You don’t stop after creating an online portfolio. You need to promote it afterward through social media. Join online design communities like GDF or Estetica to network with fellow graphic designers. Connect with like-minded people through social networking sites like Linked In, Facebook and Twitter. Get involved in social sharing platforms like Digg, StumbleUpon and Delicious so that others can share and re-post your content. Social marketing is a very powerful tool for promoting yourself.

SEO: Also, don’t discount the search engines. Work toward better Search Engine Optimization. The blog at SEOBook is a rich resource on this topic. Good SEO will improve the ability for potential clients to find you through the major search engines.

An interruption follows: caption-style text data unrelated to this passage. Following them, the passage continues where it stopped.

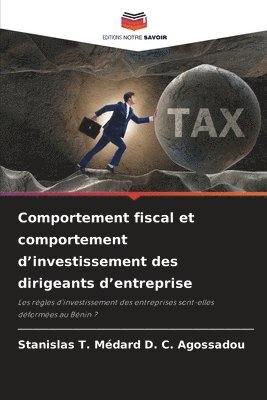 bokomslag Comportement fiscal et comportement d'investissement des dirigeants d'entreprise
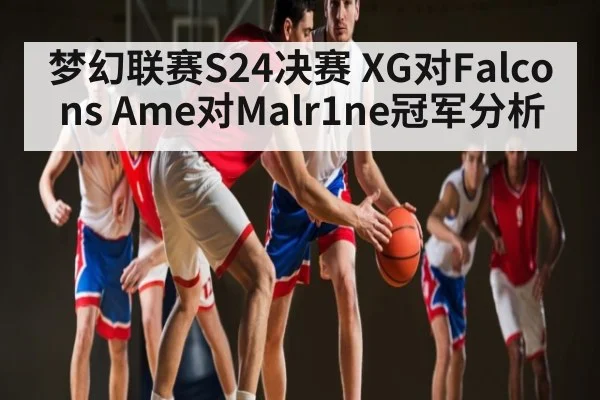 梦幻联赛S24决赛 XG对Falcons Ame对Malr1ne冠军分析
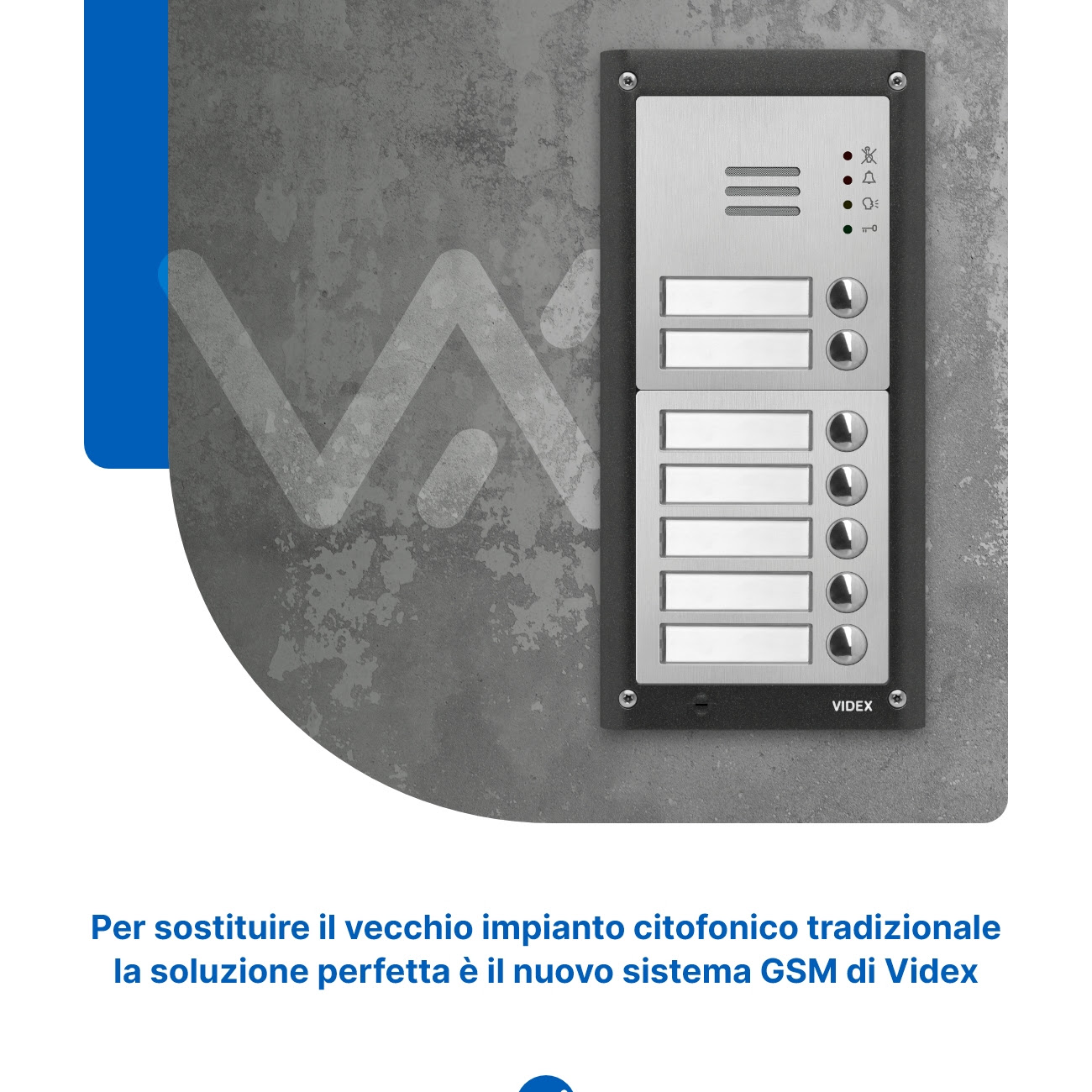 Videx GSM vantaggi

10. Showcase your work outside you own

Behance

Behance is a creative professional platform for artists and designers. It’s free, but exclusive. Behance has good reason to be clique-y - it is the online base of some of the best artists in the world.

Pros:

  • It’s free! What could be better than that?
  • Great reputation. It’s a high profile website, where clients expect to find the best in the industry.
  • High stats, thus wide exposure for your portfolio - you’re connected to the best there is, after all.
  • Packs more features than other portfolio sites like DeviantArt or Flickr.

Cons:

  • Behance is exclusive and by invite-only. If you want to create an online portfolio, you need to apply for it. You need to be really good!
  • Banner ads on every page of the site. What do you expect? It’s free, after all.
  • Because it has more features, it’s a bit more complex than other portfolio hosting sites. It can take some time getting used to.

DeviantArt

DeviantArt is the largest online community for artists to show off their work to fellow artists and art lovers. They use DeviantArt to get praise and feedback in order to continue to improve their craft.

Pros:

  • Unlimited image uploads, for both free and premium accounts!
  • You can sell your prints.
  • Fellow artists, colleagues and peers can comment on, and ‘favorite’ your artwork. You can also disable the comment feature if you want to.
  • Create multiple art categories and group them per different collections.
  • You can create a journal to keep your clients and colleagues updated with your artwork, work and everything else.

Cons:

  • Unlike other portfolio websites, DeviantArt does not support video and audio files.
  • It’s more of an online art community than a professional portfolio hosting site. It’s a place for artists, and not for clients. If you want a more professional setting for your portfolio, you can try DeviantArt’s DaPortfolio.
  • Not much freedom for customization. No DeviantArt themes to differentiate your profile from other DeviantArt users.